0

I'm getting CannotPullContainerError trying to launch an ECS Fargate task through an AWS Step Function. The docs here say to add a NAT gateway to the subnet. I've done that and still get this error.

I'm using a private subnet, public IP disabled, and have a NAT gateway defined. I have a route table defined to map 0.0.0.0/0 to the NAT Gateway and this route table is associated with the subnet. Associated security group and network ACL allow all outbound traffic.
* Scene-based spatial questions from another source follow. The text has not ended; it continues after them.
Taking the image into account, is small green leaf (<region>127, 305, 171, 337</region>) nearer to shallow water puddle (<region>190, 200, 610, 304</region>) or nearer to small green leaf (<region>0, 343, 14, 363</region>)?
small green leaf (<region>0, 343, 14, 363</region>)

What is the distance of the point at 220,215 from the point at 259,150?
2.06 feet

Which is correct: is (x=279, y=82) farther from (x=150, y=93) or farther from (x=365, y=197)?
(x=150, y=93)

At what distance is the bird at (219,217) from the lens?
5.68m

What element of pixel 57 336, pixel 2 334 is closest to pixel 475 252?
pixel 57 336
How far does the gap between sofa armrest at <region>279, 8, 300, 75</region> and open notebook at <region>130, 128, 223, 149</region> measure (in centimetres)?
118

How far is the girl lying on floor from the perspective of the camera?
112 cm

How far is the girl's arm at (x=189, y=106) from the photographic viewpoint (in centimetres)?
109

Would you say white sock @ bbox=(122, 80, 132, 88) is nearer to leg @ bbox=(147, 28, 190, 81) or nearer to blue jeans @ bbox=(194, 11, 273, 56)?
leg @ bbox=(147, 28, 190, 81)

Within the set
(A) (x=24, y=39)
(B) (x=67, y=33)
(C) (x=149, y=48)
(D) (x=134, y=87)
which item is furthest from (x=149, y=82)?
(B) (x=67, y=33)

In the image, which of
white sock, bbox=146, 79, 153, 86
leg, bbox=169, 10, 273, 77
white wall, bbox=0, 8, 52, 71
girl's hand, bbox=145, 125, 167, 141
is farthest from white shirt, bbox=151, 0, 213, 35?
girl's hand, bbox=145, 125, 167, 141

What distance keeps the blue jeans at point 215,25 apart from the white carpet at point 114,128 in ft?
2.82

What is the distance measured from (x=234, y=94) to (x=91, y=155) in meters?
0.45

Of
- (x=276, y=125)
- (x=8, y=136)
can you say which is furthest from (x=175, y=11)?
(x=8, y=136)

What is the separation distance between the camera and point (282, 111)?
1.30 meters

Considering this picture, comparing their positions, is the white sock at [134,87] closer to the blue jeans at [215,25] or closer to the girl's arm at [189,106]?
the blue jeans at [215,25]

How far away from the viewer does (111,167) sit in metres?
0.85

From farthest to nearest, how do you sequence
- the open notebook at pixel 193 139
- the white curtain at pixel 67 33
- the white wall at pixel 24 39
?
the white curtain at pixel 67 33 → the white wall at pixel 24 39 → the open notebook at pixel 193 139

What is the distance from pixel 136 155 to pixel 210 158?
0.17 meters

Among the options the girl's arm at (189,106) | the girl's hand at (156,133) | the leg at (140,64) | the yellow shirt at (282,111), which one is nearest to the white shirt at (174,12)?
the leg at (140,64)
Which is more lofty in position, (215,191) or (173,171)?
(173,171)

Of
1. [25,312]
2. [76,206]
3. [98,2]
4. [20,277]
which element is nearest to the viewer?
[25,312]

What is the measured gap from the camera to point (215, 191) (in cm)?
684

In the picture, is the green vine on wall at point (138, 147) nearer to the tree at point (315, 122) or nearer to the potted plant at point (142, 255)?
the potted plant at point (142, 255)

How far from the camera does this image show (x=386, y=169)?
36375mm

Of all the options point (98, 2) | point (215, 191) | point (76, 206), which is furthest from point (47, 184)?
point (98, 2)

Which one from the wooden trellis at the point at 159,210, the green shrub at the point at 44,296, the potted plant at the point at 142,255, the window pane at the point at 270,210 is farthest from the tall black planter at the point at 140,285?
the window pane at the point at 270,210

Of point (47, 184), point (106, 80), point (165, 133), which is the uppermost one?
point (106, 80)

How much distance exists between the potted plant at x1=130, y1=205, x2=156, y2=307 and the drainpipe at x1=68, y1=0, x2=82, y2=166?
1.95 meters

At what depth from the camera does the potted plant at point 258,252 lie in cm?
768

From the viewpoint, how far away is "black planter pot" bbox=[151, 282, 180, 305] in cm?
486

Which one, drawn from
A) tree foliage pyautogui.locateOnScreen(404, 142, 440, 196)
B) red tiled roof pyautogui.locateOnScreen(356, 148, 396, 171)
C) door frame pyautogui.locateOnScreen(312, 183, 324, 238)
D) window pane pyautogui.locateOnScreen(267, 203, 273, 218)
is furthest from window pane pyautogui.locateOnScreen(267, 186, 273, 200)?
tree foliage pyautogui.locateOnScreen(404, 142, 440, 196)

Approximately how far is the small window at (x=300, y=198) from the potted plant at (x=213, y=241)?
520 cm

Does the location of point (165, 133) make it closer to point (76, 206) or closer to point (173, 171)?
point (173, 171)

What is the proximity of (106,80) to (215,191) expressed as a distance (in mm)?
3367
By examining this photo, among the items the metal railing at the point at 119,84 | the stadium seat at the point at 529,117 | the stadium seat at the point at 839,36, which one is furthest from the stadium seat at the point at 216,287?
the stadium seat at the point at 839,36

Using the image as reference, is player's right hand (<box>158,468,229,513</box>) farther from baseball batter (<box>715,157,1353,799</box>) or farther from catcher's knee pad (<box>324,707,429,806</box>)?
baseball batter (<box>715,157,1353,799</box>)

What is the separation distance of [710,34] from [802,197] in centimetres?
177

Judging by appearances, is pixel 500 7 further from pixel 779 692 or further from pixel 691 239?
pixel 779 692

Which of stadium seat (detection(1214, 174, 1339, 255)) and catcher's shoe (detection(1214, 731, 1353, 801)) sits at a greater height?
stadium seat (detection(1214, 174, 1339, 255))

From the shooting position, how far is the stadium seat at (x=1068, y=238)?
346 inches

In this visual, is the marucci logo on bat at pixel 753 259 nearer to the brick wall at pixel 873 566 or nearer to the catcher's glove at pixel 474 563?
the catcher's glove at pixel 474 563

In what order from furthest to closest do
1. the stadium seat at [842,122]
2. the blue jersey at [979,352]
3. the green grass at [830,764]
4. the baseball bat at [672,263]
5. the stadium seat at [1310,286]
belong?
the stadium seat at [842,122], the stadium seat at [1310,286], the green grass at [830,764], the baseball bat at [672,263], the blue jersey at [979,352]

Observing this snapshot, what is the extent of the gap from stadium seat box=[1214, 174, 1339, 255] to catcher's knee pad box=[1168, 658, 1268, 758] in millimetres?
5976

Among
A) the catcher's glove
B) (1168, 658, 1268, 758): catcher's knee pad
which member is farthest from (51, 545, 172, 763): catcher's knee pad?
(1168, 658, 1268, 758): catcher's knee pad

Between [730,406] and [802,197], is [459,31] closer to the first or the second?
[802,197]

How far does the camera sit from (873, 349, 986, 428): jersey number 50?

The VPC has DNS resolution enabled.

I've reviewed these related questions:

AWS Fargate - CannotPullContainerError (500)?

Fargate error: cannot pull container hosted in ECR from a private subnet

Fargate Task with Nat Gateway fails to connect with RDS database

Executing Step Function "Tasks" using ECS Fargate

Is there something else I'm missing? I've seen lots of questions here but have already addressed the things mention (usually NAT gateway and route table).

Error:

CannotPullContainerError: Error response from daemon: 
Get https://123456789012.dkr.ecr.us-west-2.amazonaws.com/v2/:
net/http: request canceled while waiting for connection
(Client.Timeout exceeded while awaiting headers)"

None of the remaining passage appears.